Legal experts argue that the secrecy and lack of accountability in Florida’s death warrant process undermine basic constitutional protections. Professor Lee Kovarsky, cited by Slate, notes that a governor is unlikely to “sort inmates by death-worthiness—things like offense conduct, blame, or future dangerousness.” Instead, the process risks being arbitrary or influenced by political considerations. The American Bar Association warns that “a state’s decision to set an execution date may significantly alter the framework under which the prisoner’s legal claims are resolved, increasing the difficulty of obtaining substantive relief and decreasing the chances that any court will even hear the merits of the claim.” This is especially concerning in cases where innocence claims are still pending, as the execution could result in the “ultimate injustice.”

Other states have built in safeguards that Florida lacks. For example, Oregon law requires a trial court hearing before a death warrant can be issued, with the defendant present and represented by counsel. The judge must determine if the defendant intends to pursue further legal challenges and must make findings on the record regarding the defendant’s mental state. Such procedures, observers argue, could have made a critical difference for individuals like Pittman.

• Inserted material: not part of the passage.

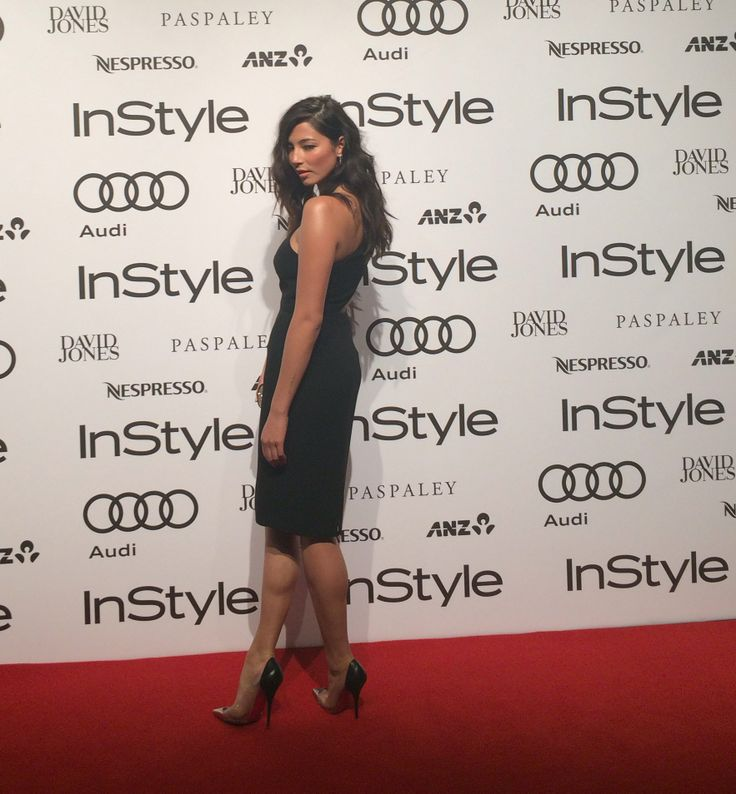 InStyle favourite and David Jones Store ambassador Jessica Gomes hits the Women of Style red carpet in Carla Zampatti dress, Louboutin heels and a Jimmy Choo clutch. Stunning!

Meanwhile, the pace of executions in Florida shows no sign of slowing. The August 28 execution of Curtis Windom, convicted of a 1992 triple murder, marked the most recent case before Smithers and Pittman. With 30 people executed nationwide so far in 2025, Florida leads the way, accounting for nearly half the total. Governor DeSantis, who previously went for long stretches without signing death warrants, has now surpassed all his predecessors in a single year.

For the families of victims, the legal community, and the wider public, the state’s approach to capital punishment is both a source of closure and a cause for deep concern. As the debate over the death penalty continues, Florida’s unprecedented execution rate and the controversies surrounding its process have thrust the state into the national spotlight, forcing Americans to confront uncomfortable questions about justice, fairness, and the power of government over life and death.

With the scheduled deaths of Smithers, Pittman, and Jones looming, Florida’s death chamber remains a focus of fierce debate and soul-searching, as the state’s leaders and citizens grapple with the consequences of a system that, for now, shows no sign of slowing down.